- [ACTIVITY 1]
In the article on country musicians who died in 2014, how many Top 10 hits did the Everly Brothers score between 1957 and 1962?
- [ACTIVITY 2]
Continue the article on country musicians who died in 2014 from its last sentence.

- [EXCERPTED TEXT]
====

This year saw the loss of not just some of the greatest singers in country music, but also some of the most notable songwriters and torchbearers of the genre. The Grand Ole Opry lost a couple of its regular performers; Music Row said goodbye to some talented tunesmiths; and the world is now without an "Ambassador of Country Music." We look back at the iconic careers of some of the top country musicians who passed away in 2014.
One of the most distinguished harmony vocalists in rock, pop and country, Phil Everly, as one half of the Everly Brothers with older sibling Don, scored 15 Top 10 hits between 1957 and 1962. The brothers' biggest chart records, including "Wake Up Little Susie," "All I Have to Do Is Dream" and "Cathy's Clown," were an incalculable influence on such acts as the Beatles and Simon & Garfunkel. Their Kentucky upbringing, steeped in Appalachian mountain music and bluegrass, also inspired such country acts as Emmylou Harris, Vince Gill and John Prine, all of whom recorded with one or both of the brothers on various projects. In 1986, the Everly Brothers were among the first acts inducted into the Rock and Roll Hall of Fame. Phil Everly died from complications of chronic obstructive pulmonary disease just 16 days before his 75th birthday.

====

- [ENTRIES SHOWN]

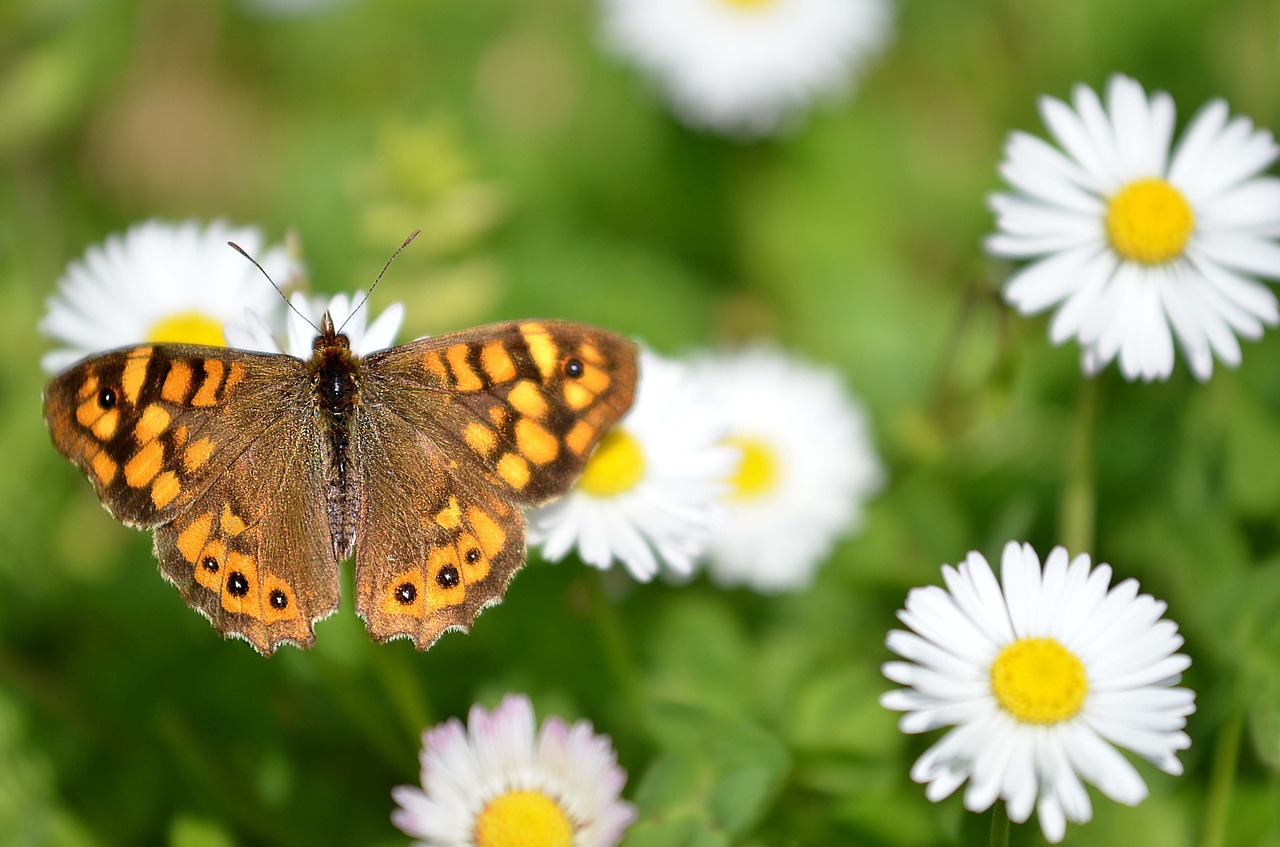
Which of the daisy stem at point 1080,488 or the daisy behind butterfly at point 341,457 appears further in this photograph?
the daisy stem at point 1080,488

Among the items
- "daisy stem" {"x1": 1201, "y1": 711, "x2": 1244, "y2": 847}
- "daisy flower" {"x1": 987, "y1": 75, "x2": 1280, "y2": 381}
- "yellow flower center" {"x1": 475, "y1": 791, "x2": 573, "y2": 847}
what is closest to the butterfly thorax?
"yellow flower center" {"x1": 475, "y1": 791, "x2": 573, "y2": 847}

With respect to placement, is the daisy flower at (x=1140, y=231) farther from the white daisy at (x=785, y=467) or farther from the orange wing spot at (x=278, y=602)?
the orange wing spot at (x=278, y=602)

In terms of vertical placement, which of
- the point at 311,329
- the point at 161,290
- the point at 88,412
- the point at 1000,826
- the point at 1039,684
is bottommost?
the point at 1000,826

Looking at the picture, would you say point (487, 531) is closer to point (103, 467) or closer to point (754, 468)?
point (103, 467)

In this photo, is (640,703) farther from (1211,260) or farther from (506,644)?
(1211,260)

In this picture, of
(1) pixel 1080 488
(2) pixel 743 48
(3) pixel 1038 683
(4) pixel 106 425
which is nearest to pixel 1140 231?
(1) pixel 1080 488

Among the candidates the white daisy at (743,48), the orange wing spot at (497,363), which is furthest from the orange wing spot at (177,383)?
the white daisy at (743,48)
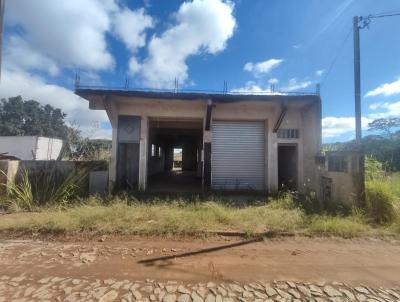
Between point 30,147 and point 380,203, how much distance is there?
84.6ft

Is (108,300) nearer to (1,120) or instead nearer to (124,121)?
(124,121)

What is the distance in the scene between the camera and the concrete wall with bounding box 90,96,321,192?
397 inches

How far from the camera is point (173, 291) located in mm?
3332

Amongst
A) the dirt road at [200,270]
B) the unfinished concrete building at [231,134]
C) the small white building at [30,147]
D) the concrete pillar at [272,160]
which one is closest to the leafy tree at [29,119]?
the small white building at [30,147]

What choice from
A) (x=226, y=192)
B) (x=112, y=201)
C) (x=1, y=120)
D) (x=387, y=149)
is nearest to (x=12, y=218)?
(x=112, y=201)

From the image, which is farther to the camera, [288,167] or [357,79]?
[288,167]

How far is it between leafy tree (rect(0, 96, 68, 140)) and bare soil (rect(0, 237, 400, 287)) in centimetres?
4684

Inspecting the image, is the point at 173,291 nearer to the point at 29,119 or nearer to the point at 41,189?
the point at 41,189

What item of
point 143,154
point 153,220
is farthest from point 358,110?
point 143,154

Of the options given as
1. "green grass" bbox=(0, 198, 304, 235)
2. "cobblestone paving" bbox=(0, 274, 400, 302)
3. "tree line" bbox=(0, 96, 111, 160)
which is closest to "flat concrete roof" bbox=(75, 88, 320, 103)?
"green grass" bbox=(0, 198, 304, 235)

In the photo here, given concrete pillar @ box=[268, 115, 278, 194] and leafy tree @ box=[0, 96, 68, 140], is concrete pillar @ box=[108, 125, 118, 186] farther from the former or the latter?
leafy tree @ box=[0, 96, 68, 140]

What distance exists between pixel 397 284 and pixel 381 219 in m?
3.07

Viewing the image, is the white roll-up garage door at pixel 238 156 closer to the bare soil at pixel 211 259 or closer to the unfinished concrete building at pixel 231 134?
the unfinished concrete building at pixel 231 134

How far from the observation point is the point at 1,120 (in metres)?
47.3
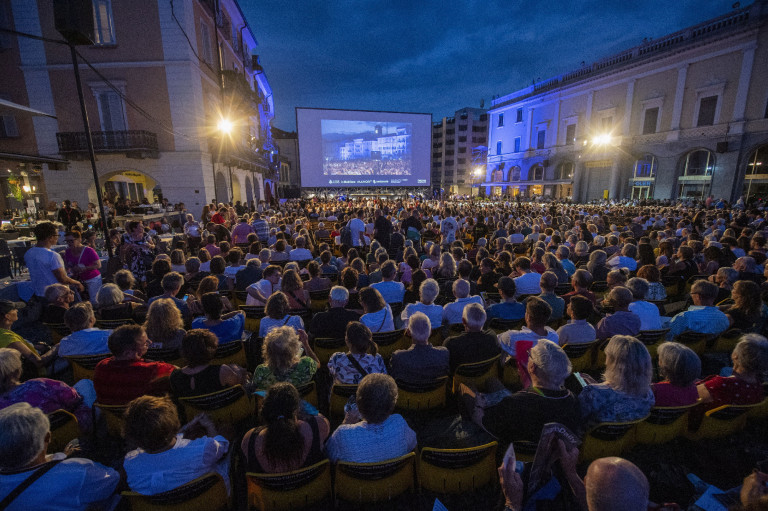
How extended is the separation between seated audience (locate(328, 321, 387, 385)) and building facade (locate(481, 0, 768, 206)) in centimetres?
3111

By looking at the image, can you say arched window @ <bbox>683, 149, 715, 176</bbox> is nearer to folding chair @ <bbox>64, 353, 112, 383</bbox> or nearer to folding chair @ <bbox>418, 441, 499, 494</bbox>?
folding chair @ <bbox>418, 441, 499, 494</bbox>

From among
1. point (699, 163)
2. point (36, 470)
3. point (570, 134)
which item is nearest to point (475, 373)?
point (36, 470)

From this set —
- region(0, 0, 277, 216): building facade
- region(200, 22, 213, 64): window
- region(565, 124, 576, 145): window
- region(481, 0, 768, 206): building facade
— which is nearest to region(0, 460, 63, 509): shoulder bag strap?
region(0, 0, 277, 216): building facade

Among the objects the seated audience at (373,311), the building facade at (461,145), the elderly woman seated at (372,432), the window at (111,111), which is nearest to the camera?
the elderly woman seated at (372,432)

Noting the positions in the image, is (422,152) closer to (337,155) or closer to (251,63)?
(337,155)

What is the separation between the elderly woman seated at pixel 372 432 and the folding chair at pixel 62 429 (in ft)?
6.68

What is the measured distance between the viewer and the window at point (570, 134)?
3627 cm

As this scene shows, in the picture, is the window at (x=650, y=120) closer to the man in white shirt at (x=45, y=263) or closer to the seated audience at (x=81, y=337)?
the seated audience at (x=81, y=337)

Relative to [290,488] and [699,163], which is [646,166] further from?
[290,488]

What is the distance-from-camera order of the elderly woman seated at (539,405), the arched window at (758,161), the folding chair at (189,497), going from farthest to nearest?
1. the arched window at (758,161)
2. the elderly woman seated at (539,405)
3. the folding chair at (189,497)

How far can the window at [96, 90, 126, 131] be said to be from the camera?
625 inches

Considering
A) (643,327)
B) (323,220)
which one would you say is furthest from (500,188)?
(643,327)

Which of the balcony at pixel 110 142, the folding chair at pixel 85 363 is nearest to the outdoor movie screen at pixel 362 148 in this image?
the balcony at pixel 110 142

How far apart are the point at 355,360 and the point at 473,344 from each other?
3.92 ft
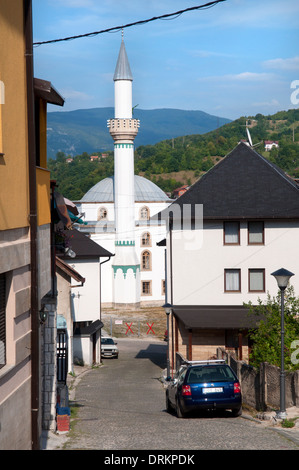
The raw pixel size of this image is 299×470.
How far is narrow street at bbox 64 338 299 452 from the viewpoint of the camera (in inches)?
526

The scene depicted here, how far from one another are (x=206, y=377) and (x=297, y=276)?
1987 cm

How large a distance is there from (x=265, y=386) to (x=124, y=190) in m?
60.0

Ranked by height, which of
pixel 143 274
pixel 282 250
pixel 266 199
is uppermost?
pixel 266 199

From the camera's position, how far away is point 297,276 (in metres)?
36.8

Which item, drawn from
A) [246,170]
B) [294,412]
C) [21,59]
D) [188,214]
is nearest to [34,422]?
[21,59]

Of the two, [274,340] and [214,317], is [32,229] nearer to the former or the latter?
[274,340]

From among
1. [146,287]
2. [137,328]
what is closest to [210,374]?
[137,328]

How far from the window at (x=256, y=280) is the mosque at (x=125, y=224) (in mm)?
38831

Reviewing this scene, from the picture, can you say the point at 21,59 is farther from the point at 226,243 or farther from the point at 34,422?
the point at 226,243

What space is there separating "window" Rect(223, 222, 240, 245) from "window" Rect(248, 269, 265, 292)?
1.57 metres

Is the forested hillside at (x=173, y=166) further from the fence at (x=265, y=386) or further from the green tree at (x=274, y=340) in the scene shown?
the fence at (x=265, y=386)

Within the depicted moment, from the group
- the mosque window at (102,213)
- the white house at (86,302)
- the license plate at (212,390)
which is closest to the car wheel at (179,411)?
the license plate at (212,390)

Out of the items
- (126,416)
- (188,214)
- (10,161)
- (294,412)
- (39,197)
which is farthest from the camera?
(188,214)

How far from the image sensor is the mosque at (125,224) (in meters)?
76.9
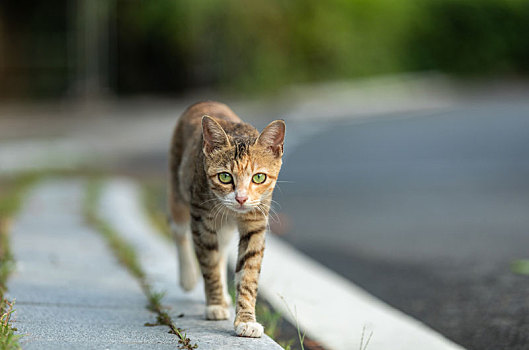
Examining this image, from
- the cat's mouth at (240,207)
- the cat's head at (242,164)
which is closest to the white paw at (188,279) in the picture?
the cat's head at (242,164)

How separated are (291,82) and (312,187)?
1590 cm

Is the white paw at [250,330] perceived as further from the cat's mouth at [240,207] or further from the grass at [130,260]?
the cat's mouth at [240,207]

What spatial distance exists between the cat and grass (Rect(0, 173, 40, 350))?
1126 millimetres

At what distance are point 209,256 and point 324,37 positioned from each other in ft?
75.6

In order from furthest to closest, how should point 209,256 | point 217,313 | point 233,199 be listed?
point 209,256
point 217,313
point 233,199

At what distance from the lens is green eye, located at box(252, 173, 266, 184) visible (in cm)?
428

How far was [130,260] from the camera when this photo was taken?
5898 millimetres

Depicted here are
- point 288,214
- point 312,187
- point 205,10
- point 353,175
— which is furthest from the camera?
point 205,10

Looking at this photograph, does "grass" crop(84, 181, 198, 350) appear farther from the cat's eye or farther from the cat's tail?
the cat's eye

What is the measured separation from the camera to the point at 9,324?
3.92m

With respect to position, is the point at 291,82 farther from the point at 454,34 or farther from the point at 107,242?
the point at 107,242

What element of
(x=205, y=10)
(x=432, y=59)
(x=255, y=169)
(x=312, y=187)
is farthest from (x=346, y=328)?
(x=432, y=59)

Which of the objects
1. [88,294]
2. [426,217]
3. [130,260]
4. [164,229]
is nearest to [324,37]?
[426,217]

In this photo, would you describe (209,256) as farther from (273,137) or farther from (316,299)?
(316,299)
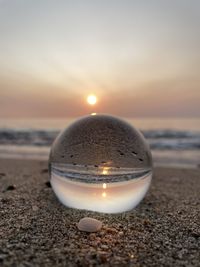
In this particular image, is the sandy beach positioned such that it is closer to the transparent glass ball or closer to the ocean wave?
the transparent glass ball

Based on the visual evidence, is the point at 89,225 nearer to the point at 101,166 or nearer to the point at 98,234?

====

- [ANSWER 1]
15 Top 10 hits.

- [ANSWER 2]
Kevin Sharp, whose first three singles all reached the Top Five, passed away at 43, suffering complications from past stomach surgeries and digestive issues. A native of Redding, California, Sharp was a high-school athlete until his senior year, when pain in his left leg was revealed to be bone cancer. As the recipient of a unique gift from the Make-A-Wish Foundation, Sharp soon found himself in the studio of producer David Foster, who helped him secure a record deal with Nashville's Asylum label. His cover of the Tony Rich Project's "Nobody Knows" topped the country chart for four weeks, earning Sharp a nomination for ACM Top New Male Vocalist. While continuing to advocate for children's health issues, Sharp underwent emergency surgeries in 1998 and 2008, and in 2011 underwent several surgeries for leg infections. In 2004, he penned his life story, Tragedy's Gift.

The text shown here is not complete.